* _TEKS KUTIPAN_:
:::::

STAIN | Anggota Komite II Dewan Perwakilan Daerah (DPD) RI asal Aceh Rafli, bersama Komisioner Komisi Kebenaran dan Rekonsiliasi (KKR) Aceh, Fajran Zain, memberikan kuliah umum di Sekolah Tinggi Agama Islam Negeri (STAIN) Teungku Dirundeng Meulaboh, Rabu 9 Nopember 2016 di aula kampus setempat.
Kegiatan dengan tema “KKR Aceh dan Perdamaian Berkelanjutan” tersebut, dihadiri ratusan peserta dari dosen dan mahasiswa perwakilan kampus di Aceh Barat.
Rafli mengungkapkan, perdamaian Aceh merupakan tanggungjawab bersama seluruh masyarakat Aceh, yang harus dijaga dan dirawat dengan pemikiran kontruktif dan produktif. Karenanya ia berpesan, pemipmpin Aceh ke depan haruslah orang-orang yang memiliki itikat membangun kembali rasa ke-Acehan.

:::::

* _DATA YANG DIBERIKAN_:
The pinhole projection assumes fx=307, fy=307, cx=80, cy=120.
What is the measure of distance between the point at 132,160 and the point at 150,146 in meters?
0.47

:::::

* _SOAL SINGKAT A_:
Tulis ulang bagian berita kuliah umum di STAIN Meulaboh, mulai dari bagian yang memuat "Kegiatan dengan tema" dan berhenti setelah "kembali rasa ke-Acehan.". Ganti kata "dijaga" dengan "dipelihara".
* _SOAL SINGKAT B_:
Lanjutkan berita kuliah umum di STAIN Meulaboh itu mulai setelah kalimat terakhirnya.

* _JAWABAN TUGAS A_:
Kegiatan dengan tema “KKR Aceh dan Perdamaian Berkelanjutan” tersebut, dihadiri ratusan peserta dari dosen dan mahasiswa perwakilan kampus di Aceh Barat.
Rafli mengungkapkan, perdamaian Aceh merupakan tanggungjawab bersama seluruh masyarakat Aceh, yang harus dipelihara dan dirawat dengan pemikiran kontruktif dan produktif. Karenanya ia berpesan, pemipmpin Aceh ke depan haruslah orang-orang yang memiliki itikat membangun kembali rasa ke-Acehan.

* _JAWABAN TUGAS B_:
“Secara pribadi, sebelum terpilih sebagai anggota DPD RI, ajakan untuk menjaga damai di bumi Aceh tercinta ini telah sering saya sampaikan dalam syair-syair lagu saya,” ujar Rafli, seraya menyanyikan dua bait lagu “Ubat Hate”.
Sementara itu, Fajran Zain menyampaikan, KKR Aceh merupakan amanah dari nota kesepahaman damai Aceh Helsinki, yang kemudian dituangkan dalam Undang-Undang Nomor 11 Tahun 2006 tentang Pemerintahan Aceh. Qanun Nomor 17 Tahun 2013 tentang KKR Aceh telah disahkan tiga tahun lalu.
“Pembentukan lembaga ini penting, selain mengungkap kebenaran juga untuk mencegah tidak terjadi lagi kekerasan di tengah masyarakat,” paparnya.
Ia mengatakan, berdasarkan pendataan yang dilakukan pihaknya di lapangan, makna keadilan yang diharapkan masyarakat korban konflik sangat beragam. Hal ini nantinya akan memberikan tantangan tersendiri bagi KKR Aceh dalam melakukan pendataan dan memaparkan kebenaran.
Fajran menceritakan, ada masyarakat korban konflik yang ditemui pihaknya, berharap agar kejadian masa lalu yang telah merenggut anggota keluarganya tak terulang di masa mendatang. Ada juga yang mempertanyakan penerimaannya secara sosial karena fisiknya cacat.
“Semua itu merupakan bentuk keadilan yang diharapakan masyarakat korban konflik, dalam bentuk berbeda-beda,” jelas Fajran.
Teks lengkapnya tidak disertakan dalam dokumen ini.